Dat concept is die pure ambacht met de houtoven. Wat is het verschil met een moderne oven eigenlijk precies?

“In een moderne oven wordt het brood van binnenuit gebakken. Bij ons krijg je een hele hoge warmte in de oven, zodat het brood gebakken wordt als pakweg een entrecote in een pan. Je schroeit die ook eerst toe aan de buitenkant en dan laat je de warmte zakken. Dat moet ook zo bij ons brood. Je kan zo’n houtoven niet meer openen terwijl het brood erin zit. Na vijf minuten staat er al een korst op onze broden en dan bakken ze verder uit. Dat is het grootste verschil. Voor het kneden gebruiken we twee machines, die al meer dan honderd jaar oud zijn. De rest doen we helemaal met onze handen als instrumenten. Dat maakt het arbeidsintensiever. We bakken dan ook enkel brood. Hier zijn geen pistolets of boterkoeken te vinden. Ons aanbod is traditioneel en wordt af en toe uitgebreid met iets speciaals. We hebben trouwe klanten die van de smaak van ons ambachtelijk brood houden.”

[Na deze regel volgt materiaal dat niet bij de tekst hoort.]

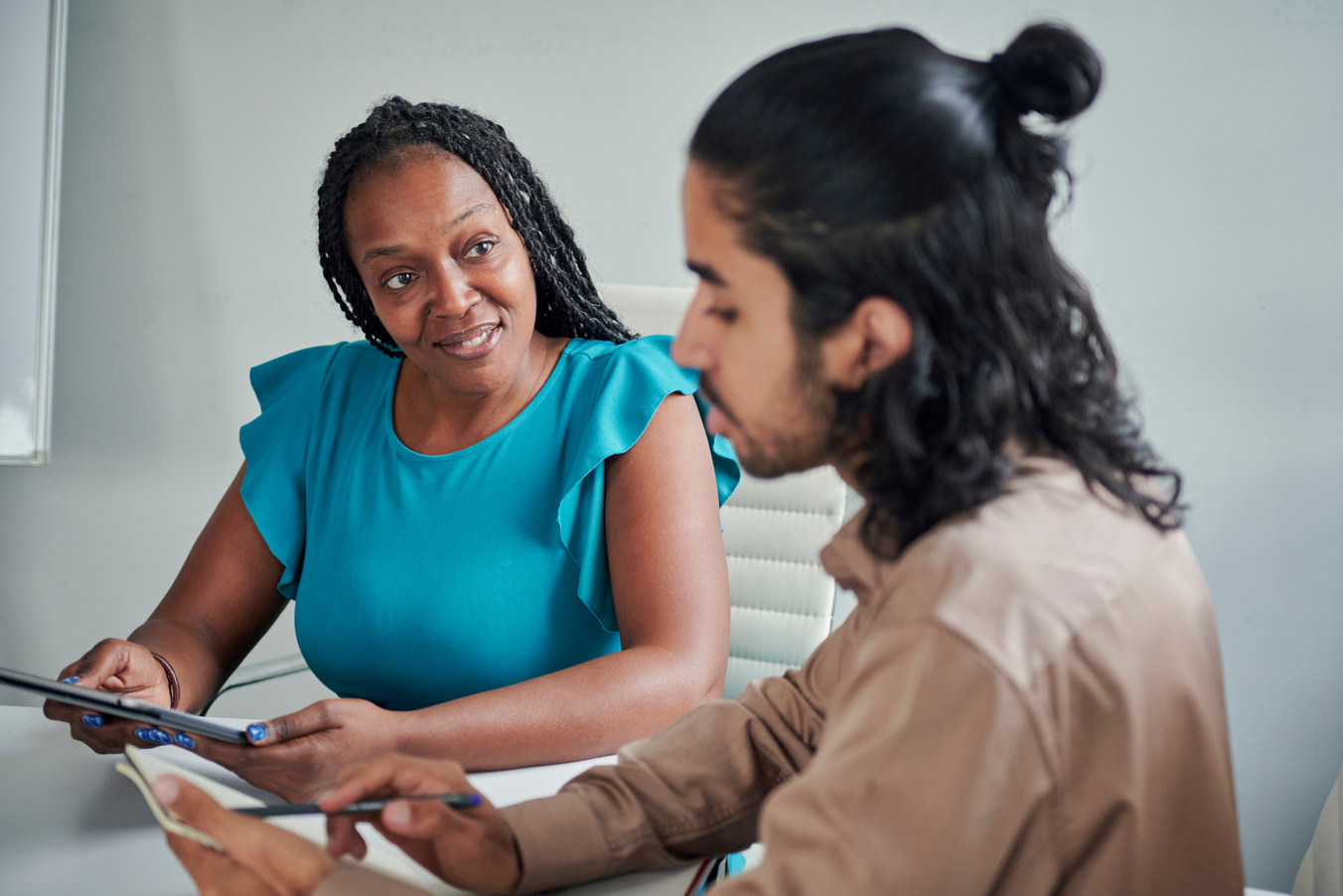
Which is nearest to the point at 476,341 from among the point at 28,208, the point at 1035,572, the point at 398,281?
the point at 398,281

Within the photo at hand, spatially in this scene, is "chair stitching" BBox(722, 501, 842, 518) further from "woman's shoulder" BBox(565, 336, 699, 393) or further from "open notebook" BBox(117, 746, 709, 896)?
"open notebook" BBox(117, 746, 709, 896)

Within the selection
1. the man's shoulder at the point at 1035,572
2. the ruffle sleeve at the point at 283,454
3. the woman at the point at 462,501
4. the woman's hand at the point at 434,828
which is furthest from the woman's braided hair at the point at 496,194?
the man's shoulder at the point at 1035,572

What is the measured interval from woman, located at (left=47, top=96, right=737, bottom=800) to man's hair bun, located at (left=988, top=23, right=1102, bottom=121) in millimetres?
615

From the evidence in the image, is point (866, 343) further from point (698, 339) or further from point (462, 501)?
point (462, 501)

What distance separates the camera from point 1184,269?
5.82ft

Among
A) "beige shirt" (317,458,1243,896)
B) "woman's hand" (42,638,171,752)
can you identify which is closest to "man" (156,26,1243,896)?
"beige shirt" (317,458,1243,896)

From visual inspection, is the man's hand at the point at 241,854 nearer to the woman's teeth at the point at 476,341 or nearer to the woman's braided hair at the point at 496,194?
the woman's teeth at the point at 476,341

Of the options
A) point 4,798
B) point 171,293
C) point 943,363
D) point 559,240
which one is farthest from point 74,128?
point 943,363

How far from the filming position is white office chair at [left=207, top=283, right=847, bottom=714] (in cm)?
152

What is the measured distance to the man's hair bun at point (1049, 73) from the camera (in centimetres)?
57

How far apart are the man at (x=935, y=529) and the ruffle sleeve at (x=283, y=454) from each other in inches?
25.8

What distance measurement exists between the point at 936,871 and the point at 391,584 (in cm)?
82

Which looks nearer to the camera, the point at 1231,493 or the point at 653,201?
the point at 1231,493

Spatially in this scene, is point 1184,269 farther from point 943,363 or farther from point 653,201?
point 943,363
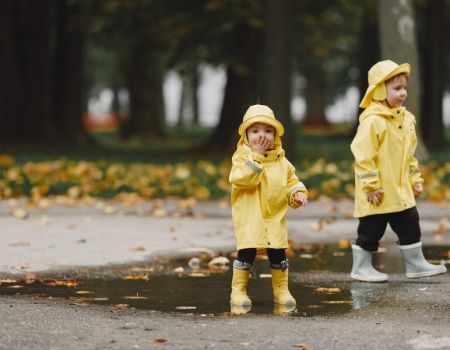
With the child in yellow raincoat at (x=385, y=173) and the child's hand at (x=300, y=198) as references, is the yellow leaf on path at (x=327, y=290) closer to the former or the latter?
the child in yellow raincoat at (x=385, y=173)

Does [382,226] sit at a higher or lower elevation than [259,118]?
lower

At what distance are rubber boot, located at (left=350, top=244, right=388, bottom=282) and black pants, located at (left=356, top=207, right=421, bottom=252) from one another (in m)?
0.04

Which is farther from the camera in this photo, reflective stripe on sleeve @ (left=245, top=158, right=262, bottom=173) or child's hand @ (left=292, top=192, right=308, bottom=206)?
child's hand @ (left=292, top=192, right=308, bottom=206)

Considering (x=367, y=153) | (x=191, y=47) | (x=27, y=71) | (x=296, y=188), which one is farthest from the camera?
(x=27, y=71)

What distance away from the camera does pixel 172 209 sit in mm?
13203

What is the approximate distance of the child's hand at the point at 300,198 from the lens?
6594 millimetres

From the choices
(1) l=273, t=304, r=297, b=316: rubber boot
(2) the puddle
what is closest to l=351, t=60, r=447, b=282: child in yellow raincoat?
(2) the puddle

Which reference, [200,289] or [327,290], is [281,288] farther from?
[200,289]

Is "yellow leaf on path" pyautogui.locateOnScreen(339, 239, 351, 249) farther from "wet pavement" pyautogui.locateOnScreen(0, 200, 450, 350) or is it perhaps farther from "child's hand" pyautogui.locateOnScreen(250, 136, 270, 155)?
"child's hand" pyautogui.locateOnScreen(250, 136, 270, 155)

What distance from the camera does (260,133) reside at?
6648 millimetres

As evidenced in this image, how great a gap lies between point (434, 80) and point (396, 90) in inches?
753

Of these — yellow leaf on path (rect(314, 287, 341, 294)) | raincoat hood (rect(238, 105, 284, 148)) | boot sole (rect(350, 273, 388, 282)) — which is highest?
raincoat hood (rect(238, 105, 284, 148))

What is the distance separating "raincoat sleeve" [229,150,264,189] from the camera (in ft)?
21.3

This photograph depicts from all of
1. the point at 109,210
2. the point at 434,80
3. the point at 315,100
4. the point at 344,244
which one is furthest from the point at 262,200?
the point at 315,100
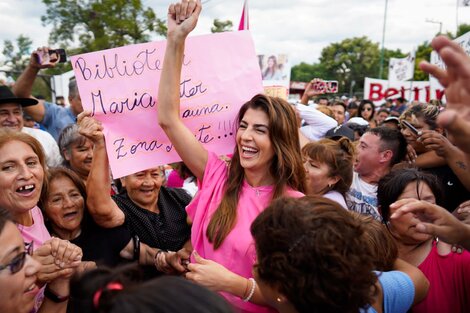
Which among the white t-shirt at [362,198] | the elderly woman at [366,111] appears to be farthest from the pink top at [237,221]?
the elderly woman at [366,111]

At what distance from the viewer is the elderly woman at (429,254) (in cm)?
204

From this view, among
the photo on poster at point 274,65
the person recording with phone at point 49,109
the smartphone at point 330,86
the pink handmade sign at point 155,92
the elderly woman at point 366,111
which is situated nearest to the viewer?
the pink handmade sign at point 155,92

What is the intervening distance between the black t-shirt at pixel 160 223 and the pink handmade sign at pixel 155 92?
1.15ft

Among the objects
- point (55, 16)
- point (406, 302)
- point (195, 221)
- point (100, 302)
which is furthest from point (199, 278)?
point (55, 16)

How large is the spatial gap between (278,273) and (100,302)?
1.80ft

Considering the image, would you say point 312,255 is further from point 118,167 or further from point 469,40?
point 469,40

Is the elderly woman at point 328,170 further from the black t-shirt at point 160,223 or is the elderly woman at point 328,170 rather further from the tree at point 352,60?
the tree at point 352,60

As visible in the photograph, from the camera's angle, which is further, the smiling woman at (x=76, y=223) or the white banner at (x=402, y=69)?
the white banner at (x=402, y=69)

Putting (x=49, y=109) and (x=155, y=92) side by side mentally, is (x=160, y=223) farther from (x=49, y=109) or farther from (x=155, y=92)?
(x=49, y=109)

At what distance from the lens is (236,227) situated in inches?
78.7

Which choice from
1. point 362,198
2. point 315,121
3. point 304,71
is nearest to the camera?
point 362,198

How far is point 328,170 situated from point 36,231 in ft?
6.26

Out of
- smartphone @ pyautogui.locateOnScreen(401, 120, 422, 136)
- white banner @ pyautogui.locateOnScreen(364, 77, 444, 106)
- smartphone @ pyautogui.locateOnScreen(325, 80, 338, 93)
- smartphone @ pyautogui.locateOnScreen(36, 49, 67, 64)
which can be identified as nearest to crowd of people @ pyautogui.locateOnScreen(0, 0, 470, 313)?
smartphone @ pyautogui.locateOnScreen(401, 120, 422, 136)

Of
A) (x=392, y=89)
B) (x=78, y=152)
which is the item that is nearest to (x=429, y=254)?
(x=78, y=152)
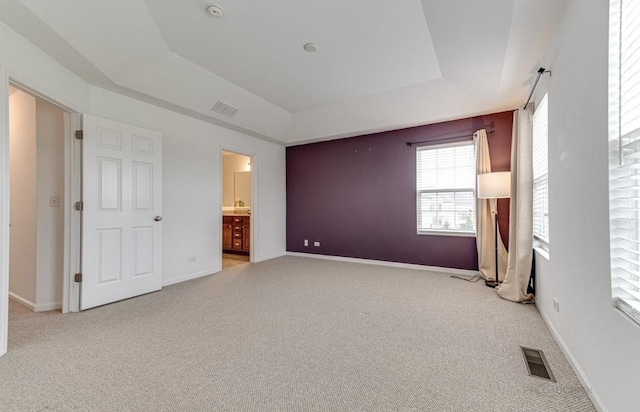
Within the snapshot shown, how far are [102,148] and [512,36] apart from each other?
4.19m

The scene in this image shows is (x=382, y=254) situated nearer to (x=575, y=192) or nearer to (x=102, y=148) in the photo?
(x=575, y=192)

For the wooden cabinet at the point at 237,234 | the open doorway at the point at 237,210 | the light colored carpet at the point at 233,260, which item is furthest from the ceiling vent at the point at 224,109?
the light colored carpet at the point at 233,260

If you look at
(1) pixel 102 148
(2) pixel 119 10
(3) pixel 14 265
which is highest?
(2) pixel 119 10

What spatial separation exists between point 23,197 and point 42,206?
1.16 ft

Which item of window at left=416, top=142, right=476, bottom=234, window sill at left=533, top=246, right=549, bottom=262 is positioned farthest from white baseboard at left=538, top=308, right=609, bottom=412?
window at left=416, top=142, right=476, bottom=234

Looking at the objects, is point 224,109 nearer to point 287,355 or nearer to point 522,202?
point 287,355

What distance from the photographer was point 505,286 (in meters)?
3.29

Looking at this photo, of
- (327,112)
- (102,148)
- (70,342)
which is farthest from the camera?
(327,112)

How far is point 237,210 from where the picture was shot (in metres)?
6.85

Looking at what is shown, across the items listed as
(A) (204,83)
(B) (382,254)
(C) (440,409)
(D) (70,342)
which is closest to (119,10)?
(A) (204,83)

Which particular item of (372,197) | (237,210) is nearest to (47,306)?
(237,210)

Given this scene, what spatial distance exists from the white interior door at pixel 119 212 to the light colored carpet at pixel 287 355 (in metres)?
0.30

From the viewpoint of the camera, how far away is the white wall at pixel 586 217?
1322mm

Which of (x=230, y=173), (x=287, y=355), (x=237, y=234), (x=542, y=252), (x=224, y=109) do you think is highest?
(x=224, y=109)
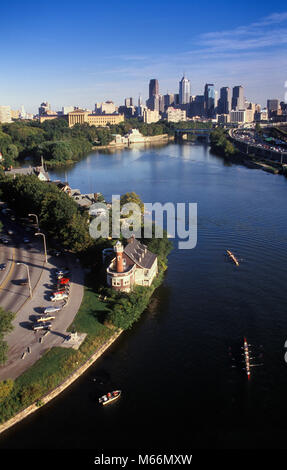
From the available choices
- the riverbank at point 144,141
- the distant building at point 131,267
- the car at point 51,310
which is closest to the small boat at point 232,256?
the distant building at point 131,267

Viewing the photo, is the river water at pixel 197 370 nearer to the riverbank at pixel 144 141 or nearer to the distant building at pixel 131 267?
the distant building at pixel 131 267

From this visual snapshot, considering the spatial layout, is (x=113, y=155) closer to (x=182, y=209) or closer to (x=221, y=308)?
(x=182, y=209)

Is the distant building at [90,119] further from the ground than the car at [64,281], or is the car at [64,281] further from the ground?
the distant building at [90,119]

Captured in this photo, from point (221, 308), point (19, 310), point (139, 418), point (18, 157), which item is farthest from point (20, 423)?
point (18, 157)

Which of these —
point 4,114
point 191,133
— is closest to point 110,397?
point 191,133

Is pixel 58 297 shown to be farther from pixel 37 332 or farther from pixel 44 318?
pixel 37 332

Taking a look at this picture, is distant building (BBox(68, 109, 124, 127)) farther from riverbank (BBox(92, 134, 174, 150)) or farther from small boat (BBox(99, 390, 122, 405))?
small boat (BBox(99, 390, 122, 405))

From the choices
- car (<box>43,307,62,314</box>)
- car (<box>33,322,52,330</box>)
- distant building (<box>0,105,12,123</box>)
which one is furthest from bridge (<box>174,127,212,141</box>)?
car (<box>33,322,52,330</box>)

Er is wel een bepaalde druk omdat ik in de voetsporen van verschillende generaties treedt

Hoe fier ben je dat je deze traditionele zaak kunt voortzetten?

“Er komt wel een bepaalde druk bij kijken omdat ik in de voetsporen van verschillende generaties treedt, maar ik ben er heel trots op. Als klein gastje was ik blijkbaar al erg aangetrokken tot de bakkerij. Ik hielp graag mee. Mijn schoolcarrière was niet zo’n succes. (lacht) Studeren was niet echt mijn ding. De keuze voor de bakkersopleiding was snel gemaakt, al is ook die richting niet zonder slag of stoot verlopen.”

Wanda en jij hebben twee kleine kindjes. Valt dat makkelijk te combineren?

“Je sociaal leven als bakker is nooit echt evident, maar eigenlijk valt dat heel goed mee. We wonen bij de zaak. We zien elkaar zo best veel. Ik ben content. ‘s Morgens komt mijn ma (Rita Devos, red.) nog helpen om de bakkerij te openen. Wanda kan de kindjes zo eerst klaarmaken. Mijn pa werkt ook nog steeds fulltime samen met mij. Hij heeft dat nodig. Mocht ik zijn werk van hem afpakken, zou dat wreed zijn voor hem. Mijn pa is een ongelooflijke werkkracht, niet normaal. Voorlopig blijven we dit dus samen doen. De rollen zijn gewoon omgedraaid. Nu zwaaien wij als nieuwe generatie de plak.”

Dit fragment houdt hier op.